What you have to do: Count the lines in the records below that contain the string "pole". Reply with the number only.

Record extracts:

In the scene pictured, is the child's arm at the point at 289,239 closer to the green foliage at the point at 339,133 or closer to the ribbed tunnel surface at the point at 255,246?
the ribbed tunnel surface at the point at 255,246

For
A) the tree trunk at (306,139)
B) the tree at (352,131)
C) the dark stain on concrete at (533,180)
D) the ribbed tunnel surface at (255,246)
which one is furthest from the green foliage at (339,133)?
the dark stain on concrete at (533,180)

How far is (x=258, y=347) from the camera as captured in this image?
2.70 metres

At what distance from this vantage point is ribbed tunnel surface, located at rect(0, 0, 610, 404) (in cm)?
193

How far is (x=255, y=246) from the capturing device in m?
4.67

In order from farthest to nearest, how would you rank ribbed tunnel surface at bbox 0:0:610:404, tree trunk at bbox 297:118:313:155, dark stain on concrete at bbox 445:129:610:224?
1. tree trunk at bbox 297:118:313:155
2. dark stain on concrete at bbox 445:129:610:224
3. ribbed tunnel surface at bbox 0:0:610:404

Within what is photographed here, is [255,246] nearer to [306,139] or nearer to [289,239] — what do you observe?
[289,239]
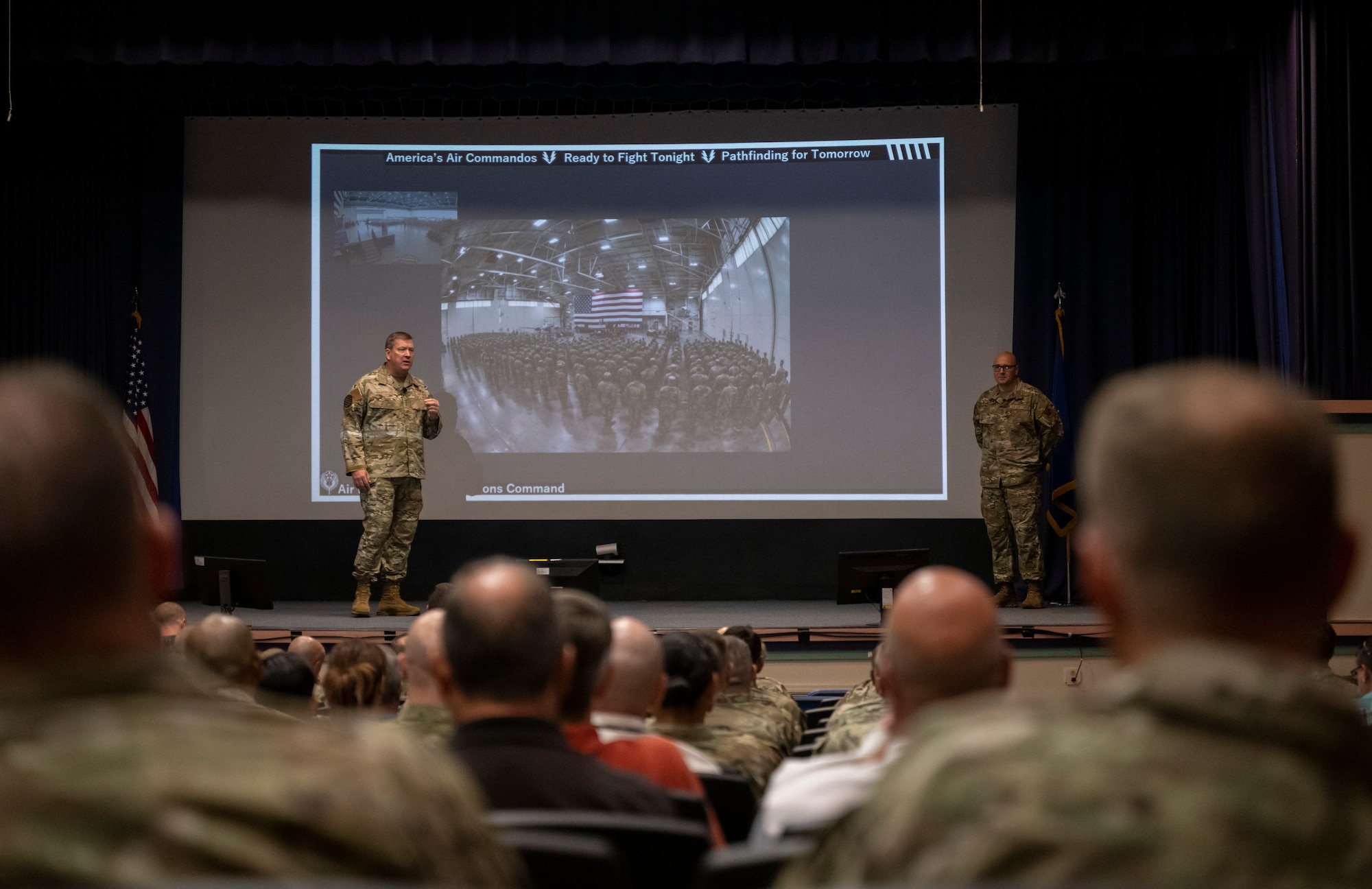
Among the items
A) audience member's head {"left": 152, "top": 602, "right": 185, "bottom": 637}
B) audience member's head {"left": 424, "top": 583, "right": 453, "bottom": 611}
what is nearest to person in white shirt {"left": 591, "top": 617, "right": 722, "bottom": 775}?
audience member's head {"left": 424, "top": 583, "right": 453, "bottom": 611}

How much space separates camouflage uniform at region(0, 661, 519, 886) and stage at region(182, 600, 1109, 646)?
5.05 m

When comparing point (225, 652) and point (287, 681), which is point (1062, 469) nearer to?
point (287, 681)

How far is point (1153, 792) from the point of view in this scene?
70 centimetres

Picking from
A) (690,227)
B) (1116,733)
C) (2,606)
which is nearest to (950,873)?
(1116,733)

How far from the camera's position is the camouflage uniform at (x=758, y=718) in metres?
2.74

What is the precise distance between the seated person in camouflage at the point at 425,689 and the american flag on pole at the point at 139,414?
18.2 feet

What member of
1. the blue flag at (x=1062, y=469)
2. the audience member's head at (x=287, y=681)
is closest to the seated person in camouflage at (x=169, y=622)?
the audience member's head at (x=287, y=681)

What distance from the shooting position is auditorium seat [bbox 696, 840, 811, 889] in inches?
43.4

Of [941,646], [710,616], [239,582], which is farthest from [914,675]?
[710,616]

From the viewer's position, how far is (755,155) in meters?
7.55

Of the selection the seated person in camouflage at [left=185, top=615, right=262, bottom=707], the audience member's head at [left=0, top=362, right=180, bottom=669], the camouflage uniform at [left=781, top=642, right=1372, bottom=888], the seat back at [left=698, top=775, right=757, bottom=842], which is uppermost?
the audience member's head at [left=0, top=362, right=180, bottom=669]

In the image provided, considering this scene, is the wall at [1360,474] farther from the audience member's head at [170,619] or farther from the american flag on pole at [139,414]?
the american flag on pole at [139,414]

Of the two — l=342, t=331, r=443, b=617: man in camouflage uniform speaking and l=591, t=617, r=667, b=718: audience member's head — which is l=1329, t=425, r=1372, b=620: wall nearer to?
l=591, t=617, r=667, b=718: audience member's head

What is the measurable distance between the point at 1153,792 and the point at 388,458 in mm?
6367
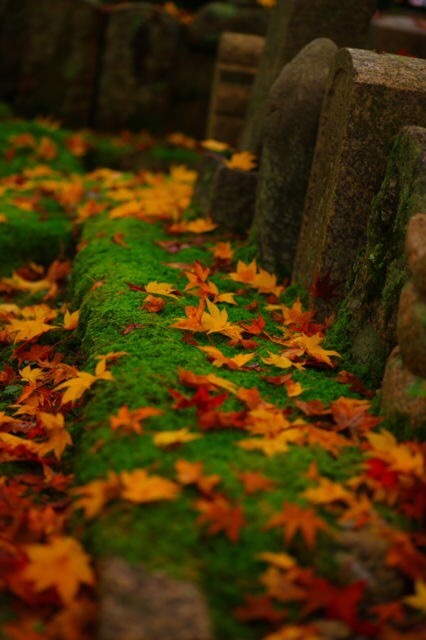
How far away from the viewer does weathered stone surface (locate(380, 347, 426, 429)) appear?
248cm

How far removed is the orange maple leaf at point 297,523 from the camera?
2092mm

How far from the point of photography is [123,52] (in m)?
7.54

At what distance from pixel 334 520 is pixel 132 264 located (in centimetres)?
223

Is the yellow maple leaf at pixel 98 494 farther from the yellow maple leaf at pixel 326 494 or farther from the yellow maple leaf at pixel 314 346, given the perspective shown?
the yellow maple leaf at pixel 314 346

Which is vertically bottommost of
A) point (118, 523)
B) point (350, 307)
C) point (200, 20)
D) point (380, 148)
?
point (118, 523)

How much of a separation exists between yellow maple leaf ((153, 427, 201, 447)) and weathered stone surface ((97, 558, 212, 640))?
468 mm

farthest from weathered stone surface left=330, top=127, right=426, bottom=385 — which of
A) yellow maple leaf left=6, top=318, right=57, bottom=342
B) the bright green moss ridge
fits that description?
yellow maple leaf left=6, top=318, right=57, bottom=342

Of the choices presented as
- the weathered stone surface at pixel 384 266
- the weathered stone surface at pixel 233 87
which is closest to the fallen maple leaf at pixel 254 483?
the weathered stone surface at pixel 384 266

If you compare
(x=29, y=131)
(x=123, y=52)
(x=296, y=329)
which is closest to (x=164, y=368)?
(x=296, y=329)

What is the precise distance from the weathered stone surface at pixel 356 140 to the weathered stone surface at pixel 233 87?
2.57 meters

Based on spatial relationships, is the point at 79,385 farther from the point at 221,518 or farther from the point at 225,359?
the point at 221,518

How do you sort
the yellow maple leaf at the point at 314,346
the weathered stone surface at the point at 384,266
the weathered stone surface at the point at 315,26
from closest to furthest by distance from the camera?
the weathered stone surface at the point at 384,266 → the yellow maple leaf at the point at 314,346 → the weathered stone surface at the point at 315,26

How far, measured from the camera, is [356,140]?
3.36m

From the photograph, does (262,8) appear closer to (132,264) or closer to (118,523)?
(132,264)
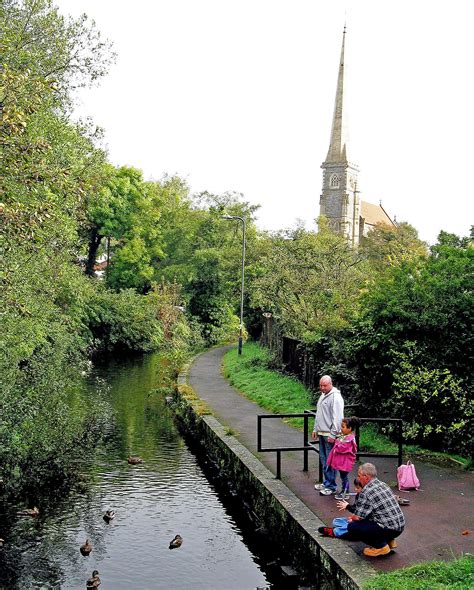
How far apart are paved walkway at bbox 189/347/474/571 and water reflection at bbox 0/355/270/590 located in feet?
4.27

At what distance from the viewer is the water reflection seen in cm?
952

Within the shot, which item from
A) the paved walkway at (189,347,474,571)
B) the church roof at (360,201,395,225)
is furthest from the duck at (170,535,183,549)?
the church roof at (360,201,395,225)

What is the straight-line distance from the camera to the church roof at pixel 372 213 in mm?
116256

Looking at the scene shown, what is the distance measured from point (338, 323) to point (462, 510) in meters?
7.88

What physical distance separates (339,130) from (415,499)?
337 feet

Output of the exercise: 3